|Dr. Elhanon Row, 1887|
Elhanon Row (1833-1900) was born in Orange County to Captain Elhanon Row and Mary Dawson Sanders. Both Elhanon and his father--the younger brother of Absalom Row--were named for noted eighteenth century evangelist Elhanon Winchester. Like his father Thomas Row, the senior Elhanon was sheriff of Orange County and was acknowledged as "Colonel Row" because of his service in the Virginia militia. The younger Elhanon's brother John was deputy sheriff in the same county, serving under Sheriff James L. Robinson at the outbreak of the Civil War.
|Elhanon Row, 1850s|
After completing his common school education, Elhanon taught for a time in the public schools of Alexandria. He attended classes at the University of Virginia 1856-57 and received his degree in medicine from the medical school of the University of Pennsylvania in 1858.
His medical practice in Orange was just barely established when Virginia seceded from the Union in April 1861. On May 4 he joined Company I of the Sixth Virginia Cavalry, the "Orange Rangers." In February 1862 he was named as assistant surgeon at the hospital established at Orange Court House. The following month he transferred to the Fourteenth Virginia Cavalry, where he served as regimental surgeon for the remainder of the war. Coincidentally, Company H of the Fourteenth was comprised largely of young men from Rockbridge County, including uncles and other relatives of young Lizzie Houston, my great grandmother.

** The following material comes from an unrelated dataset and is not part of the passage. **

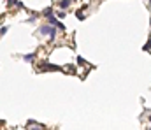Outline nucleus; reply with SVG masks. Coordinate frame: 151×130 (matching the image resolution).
I'll list each match as a JSON object with an SVG mask.
<instances>
[{"instance_id":"nucleus-10","label":"nucleus","mask_w":151,"mask_h":130,"mask_svg":"<svg viewBox=\"0 0 151 130\" xmlns=\"http://www.w3.org/2000/svg\"><path fill=\"white\" fill-rule=\"evenodd\" d=\"M55 16H56V19H60V18L65 16V11H58V12H55Z\"/></svg>"},{"instance_id":"nucleus-11","label":"nucleus","mask_w":151,"mask_h":130,"mask_svg":"<svg viewBox=\"0 0 151 130\" xmlns=\"http://www.w3.org/2000/svg\"><path fill=\"white\" fill-rule=\"evenodd\" d=\"M35 19H37V14H32V16H30L27 21H28V23H32V21H35Z\"/></svg>"},{"instance_id":"nucleus-6","label":"nucleus","mask_w":151,"mask_h":130,"mask_svg":"<svg viewBox=\"0 0 151 130\" xmlns=\"http://www.w3.org/2000/svg\"><path fill=\"white\" fill-rule=\"evenodd\" d=\"M49 16H55L53 7H46V9H44V18H49Z\"/></svg>"},{"instance_id":"nucleus-14","label":"nucleus","mask_w":151,"mask_h":130,"mask_svg":"<svg viewBox=\"0 0 151 130\" xmlns=\"http://www.w3.org/2000/svg\"><path fill=\"white\" fill-rule=\"evenodd\" d=\"M149 7H151V2H149Z\"/></svg>"},{"instance_id":"nucleus-7","label":"nucleus","mask_w":151,"mask_h":130,"mask_svg":"<svg viewBox=\"0 0 151 130\" xmlns=\"http://www.w3.org/2000/svg\"><path fill=\"white\" fill-rule=\"evenodd\" d=\"M76 16H77V19H81V21H84V19H86V14H84L83 11H77V12H76Z\"/></svg>"},{"instance_id":"nucleus-3","label":"nucleus","mask_w":151,"mask_h":130,"mask_svg":"<svg viewBox=\"0 0 151 130\" xmlns=\"http://www.w3.org/2000/svg\"><path fill=\"white\" fill-rule=\"evenodd\" d=\"M70 5H72L70 0H60V2H56V7H60V11H65V9H69Z\"/></svg>"},{"instance_id":"nucleus-9","label":"nucleus","mask_w":151,"mask_h":130,"mask_svg":"<svg viewBox=\"0 0 151 130\" xmlns=\"http://www.w3.org/2000/svg\"><path fill=\"white\" fill-rule=\"evenodd\" d=\"M7 32H9V27H7V25H4V27H0V34H2V35H5Z\"/></svg>"},{"instance_id":"nucleus-8","label":"nucleus","mask_w":151,"mask_h":130,"mask_svg":"<svg viewBox=\"0 0 151 130\" xmlns=\"http://www.w3.org/2000/svg\"><path fill=\"white\" fill-rule=\"evenodd\" d=\"M142 49H144V51H151V37L148 39V42H146V46H144Z\"/></svg>"},{"instance_id":"nucleus-4","label":"nucleus","mask_w":151,"mask_h":130,"mask_svg":"<svg viewBox=\"0 0 151 130\" xmlns=\"http://www.w3.org/2000/svg\"><path fill=\"white\" fill-rule=\"evenodd\" d=\"M28 130H46L44 125H40V123H35V121H28Z\"/></svg>"},{"instance_id":"nucleus-2","label":"nucleus","mask_w":151,"mask_h":130,"mask_svg":"<svg viewBox=\"0 0 151 130\" xmlns=\"http://www.w3.org/2000/svg\"><path fill=\"white\" fill-rule=\"evenodd\" d=\"M39 70L40 72H58V70H61V67H58V65H53V63H49V62H40L39 65Z\"/></svg>"},{"instance_id":"nucleus-13","label":"nucleus","mask_w":151,"mask_h":130,"mask_svg":"<svg viewBox=\"0 0 151 130\" xmlns=\"http://www.w3.org/2000/svg\"><path fill=\"white\" fill-rule=\"evenodd\" d=\"M149 121H151V116H149Z\"/></svg>"},{"instance_id":"nucleus-12","label":"nucleus","mask_w":151,"mask_h":130,"mask_svg":"<svg viewBox=\"0 0 151 130\" xmlns=\"http://www.w3.org/2000/svg\"><path fill=\"white\" fill-rule=\"evenodd\" d=\"M76 60H77V63H79V65H86V62H84V60H83V58H81V56H77V58H76Z\"/></svg>"},{"instance_id":"nucleus-15","label":"nucleus","mask_w":151,"mask_h":130,"mask_svg":"<svg viewBox=\"0 0 151 130\" xmlns=\"http://www.w3.org/2000/svg\"><path fill=\"white\" fill-rule=\"evenodd\" d=\"M149 130H151V128H149Z\"/></svg>"},{"instance_id":"nucleus-1","label":"nucleus","mask_w":151,"mask_h":130,"mask_svg":"<svg viewBox=\"0 0 151 130\" xmlns=\"http://www.w3.org/2000/svg\"><path fill=\"white\" fill-rule=\"evenodd\" d=\"M37 34L42 35V37H46L49 42H53L56 39V28L55 27H49V25H40L39 30H37Z\"/></svg>"},{"instance_id":"nucleus-5","label":"nucleus","mask_w":151,"mask_h":130,"mask_svg":"<svg viewBox=\"0 0 151 130\" xmlns=\"http://www.w3.org/2000/svg\"><path fill=\"white\" fill-rule=\"evenodd\" d=\"M35 58H37V53H35V51H33V53H27V55L23 56V60H25L27 63H33Z\"/></svg>"}]
</instances>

|Dr. Elhanon Row, Sixth Virginia Cavalry|
After the debacle at the battle of Gettysburg, Elhanon Row stayed behind to care for his wounded men and was captured by Federal forces on July 5, 1863. He was transported to Fort McHenry, Maryland which was then being used as a prisoner of war facility housing 110 Confederate surgeons and 10 chaplains as well as assorted southern sympathizers from Maryland.
Conditions at Fort McHenry were better than those found at many of the other hellholes where Confederate prisoners were housed. Nevertheless, Elhanon still fell prey to dysentery, which was rampant in these places. He was admitted to the prison hospital on October 20, 1863 and remained there for almost a month. He was exchanged as a prisoner of war on November 21 and was released at City Point, Virginia. Elhanon was still sick, however, and was admitted to General Hospital No. 4 in Richmond on November 25. On December 3 he received a forty day furlough to finish his convalescence in Lynchburg.
|Pay voucher for surgeon E.W. Row, September 1864|
As soon as he was able Dr. Row returned to his regiment. He managed to avoid capture a second time during the disastrous battle of Cedar Creek on October 19, 1864. With the bedraggled remnants of the Fourteenth Cavalry, Elhanon was surrendered by General Lee at Appomattox Court House on April 9, 1865.
After the war Elhanon returned to Orange and resumed his medical practice. In 1875 he married Ida Newman and had one daughter, Lottie, who survived to adulthood. Dr. Elhanon Row was elected to the Virginia House of Delegates in the mid 1880s. He was instrumental in passing the legislation that created the Virginia Medical Examining Board. In recognition for this accomplishment he was elected president of the Medical Society of Virginia in 1889.
|Richmond Dispatch, 24 May 1900|
Elhanon died on May 23, 1900 and is buried near his brother John in Graham Cemetery in Orange County.